RECORDED DATA Start Marker
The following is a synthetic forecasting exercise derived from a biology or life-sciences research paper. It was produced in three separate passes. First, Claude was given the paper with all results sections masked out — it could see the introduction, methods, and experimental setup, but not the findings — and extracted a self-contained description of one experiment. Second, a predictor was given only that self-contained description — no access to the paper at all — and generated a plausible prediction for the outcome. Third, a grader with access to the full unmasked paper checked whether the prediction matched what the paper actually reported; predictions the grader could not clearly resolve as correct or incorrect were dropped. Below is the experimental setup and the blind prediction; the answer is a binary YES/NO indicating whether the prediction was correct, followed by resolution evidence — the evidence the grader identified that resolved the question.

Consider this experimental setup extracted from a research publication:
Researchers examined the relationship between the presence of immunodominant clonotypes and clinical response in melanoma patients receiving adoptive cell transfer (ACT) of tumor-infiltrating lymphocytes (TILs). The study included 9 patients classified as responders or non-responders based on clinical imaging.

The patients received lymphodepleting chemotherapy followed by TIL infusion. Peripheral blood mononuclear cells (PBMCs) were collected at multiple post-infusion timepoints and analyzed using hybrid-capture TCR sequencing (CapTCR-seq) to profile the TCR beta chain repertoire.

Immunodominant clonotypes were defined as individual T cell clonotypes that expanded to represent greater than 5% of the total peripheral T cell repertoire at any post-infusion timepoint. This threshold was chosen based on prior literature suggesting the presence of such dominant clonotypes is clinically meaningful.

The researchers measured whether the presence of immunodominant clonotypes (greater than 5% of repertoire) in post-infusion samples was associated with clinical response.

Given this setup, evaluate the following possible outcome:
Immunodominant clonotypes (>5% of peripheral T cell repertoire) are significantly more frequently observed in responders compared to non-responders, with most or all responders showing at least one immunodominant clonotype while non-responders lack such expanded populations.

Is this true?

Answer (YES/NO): NO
RECORDED DATA End Marker
- _YOUR GOAL_
For each line in the entries that holds "extracted", return that line.

- _OUTPUT OF THE EXERCISE_
The following is a synthetic forecasting exercise derived from a biology or life-sciences research paper. It was produced in three separate passes. First, Claude was given the paper with all results sections masked out — it could see the introduction, methods, and experimental setup, but not the findings — and extracted a self-contained description of one experiment. Second, a predictor was given only that self-contained description — no access to the paper at all — and generated a plausible prediction for the outcome. Third, a grader with access to the full unmasked paper checked whether the prediction matched what the paper actually reported; predictions the grader could not clearly resolve as correct or incorrect were dropped. Below is the experimental setup and the blind prediction; the answer is a binary YES/NO indicating whether the prediction was correct, followed by resolution evidence — the evidence the grader identified that resolved the question.
Consider this experimental setup extracted from a research publication:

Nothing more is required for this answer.